9. Putting the numbers together
| Component | Monthly cost (EUR) |
|---|---|
| Hetzner CX33 VPS | 7.00 |
| Transactional email (Ahasend free) | 0.00 |
| Newsletter (Sender.net free) | 0.00 |
| Analytics (Simple Analytics free) | 0.00 |
| Monitoring (UptimeRobot free) | 0.00 |
| Forms (Tally free) | 0.00 |
| Auth (Hanko free) | 0.00 |
| Payments (Mollie – only when you sell) | 0.00 fixed |
| Total | ≈ €7 / month |
Even if you upgrade a single service (e.g., move to Hetzner CX21 for €4, or bump Ahasend to the €5 tier), you remain comfortably under €15.
Counter‑perspectives
1. “Free” tiers are fragile
Providers can change limits or discontinue free plans with little notice. Relying on them long‑term means you must monitor announcements and be ready to switch. The advantage of the stack above is that each service offers a paid tier that mirrors the free tier’s API, so migration is usually a matter of updating credentials.
2. Performance trade‑offs
A €7 VPS is fine for development and early adopters, but latency‑sensitive applications (real‑time collaboration, heavy media processing) may feel the pinch. In those cases a larger instance or a specialized CDN (e.g., a European edge provider) becomes necessary, raising costs.
3. Vendor lock‑in vs. self‑hosting
Most services listed are SaaS; you could self‑host alternatives (Postfix for email, Matomo for analytics, Prometheus + Grafana for monitoring). Self‑hosting eliminates recurring SaaS fees but adds operational overhead. For a solo founder the extra time often outweighs the modest monthly savings.
4. Data‑jurisdiction nuances
All providers are EU‑based, yet the exact data‑processing location can differ (e.g., Hetzner’s data centers are in Germany and Finland). If your app must stay within a specific country for regulatory reasons, you need to verify the provider’s data‑center locations before committing.
Conclusion
The EU startup ecosystem now offers a complete, low‑cost stack that lets you ship a production‑grade web app for the price of a coffee. By anchoring the budget on a modest Hetzner VPS and layering free‑tier services for email, analytics, monitoring, forms, authentication and payments, you keep monthly spend under €10 while maintaining full European data sovereignty.
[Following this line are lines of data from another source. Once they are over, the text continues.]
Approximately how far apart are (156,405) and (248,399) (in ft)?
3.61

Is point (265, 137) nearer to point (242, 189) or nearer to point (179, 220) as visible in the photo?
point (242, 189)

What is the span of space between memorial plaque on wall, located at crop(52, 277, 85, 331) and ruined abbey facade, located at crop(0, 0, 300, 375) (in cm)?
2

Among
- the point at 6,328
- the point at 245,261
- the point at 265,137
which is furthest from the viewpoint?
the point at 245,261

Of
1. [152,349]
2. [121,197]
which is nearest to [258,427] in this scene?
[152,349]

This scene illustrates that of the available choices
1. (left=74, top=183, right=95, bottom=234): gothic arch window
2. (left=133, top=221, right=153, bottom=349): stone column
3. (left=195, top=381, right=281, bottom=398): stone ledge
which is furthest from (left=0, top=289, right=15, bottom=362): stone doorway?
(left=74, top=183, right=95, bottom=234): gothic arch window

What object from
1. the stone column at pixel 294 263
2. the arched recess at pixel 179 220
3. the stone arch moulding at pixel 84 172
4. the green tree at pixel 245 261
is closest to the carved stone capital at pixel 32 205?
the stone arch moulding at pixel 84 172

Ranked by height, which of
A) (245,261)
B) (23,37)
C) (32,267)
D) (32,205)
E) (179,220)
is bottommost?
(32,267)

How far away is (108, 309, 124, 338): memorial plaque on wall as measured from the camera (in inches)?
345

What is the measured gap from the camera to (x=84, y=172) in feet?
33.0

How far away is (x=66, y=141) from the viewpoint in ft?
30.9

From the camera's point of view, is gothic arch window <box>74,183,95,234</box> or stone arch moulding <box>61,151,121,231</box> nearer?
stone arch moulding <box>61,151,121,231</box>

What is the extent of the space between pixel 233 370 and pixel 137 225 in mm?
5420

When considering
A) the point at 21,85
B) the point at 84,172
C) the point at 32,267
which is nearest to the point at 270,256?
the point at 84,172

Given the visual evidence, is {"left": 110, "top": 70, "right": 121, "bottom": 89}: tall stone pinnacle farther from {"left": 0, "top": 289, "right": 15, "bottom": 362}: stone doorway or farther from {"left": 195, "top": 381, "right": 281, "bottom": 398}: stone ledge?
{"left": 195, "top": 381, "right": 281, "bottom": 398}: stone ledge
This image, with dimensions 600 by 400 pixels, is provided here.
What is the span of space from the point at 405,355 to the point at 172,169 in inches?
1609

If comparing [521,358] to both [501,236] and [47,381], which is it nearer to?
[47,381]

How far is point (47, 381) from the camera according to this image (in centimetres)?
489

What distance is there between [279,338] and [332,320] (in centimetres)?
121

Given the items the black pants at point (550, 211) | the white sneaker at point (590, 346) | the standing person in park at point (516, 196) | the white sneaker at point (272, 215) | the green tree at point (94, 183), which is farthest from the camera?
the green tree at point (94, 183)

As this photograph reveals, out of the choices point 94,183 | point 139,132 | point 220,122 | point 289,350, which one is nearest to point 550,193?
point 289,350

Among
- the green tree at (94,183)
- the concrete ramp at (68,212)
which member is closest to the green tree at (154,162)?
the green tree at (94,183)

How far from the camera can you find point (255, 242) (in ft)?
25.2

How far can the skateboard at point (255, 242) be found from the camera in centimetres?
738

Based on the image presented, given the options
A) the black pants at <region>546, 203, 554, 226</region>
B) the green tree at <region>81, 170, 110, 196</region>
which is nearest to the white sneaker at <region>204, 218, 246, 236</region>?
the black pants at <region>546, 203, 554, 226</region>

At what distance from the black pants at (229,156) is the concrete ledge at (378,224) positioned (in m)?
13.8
The model isn’t a marketing gimmick; it’s a pragmatic approach that scales smoothly: each free tier has a paid counterpart, so when your user base outgrows the limits you simply upgrade, paying a few extra euros rather than rewriting large parts of your architecture.
If you’re comfortable watching the occasional provider announcement and willing to migrate when necessary, this stack provides a solid foundation for proving product‑market fit without the pressure of a hefty cloud bill.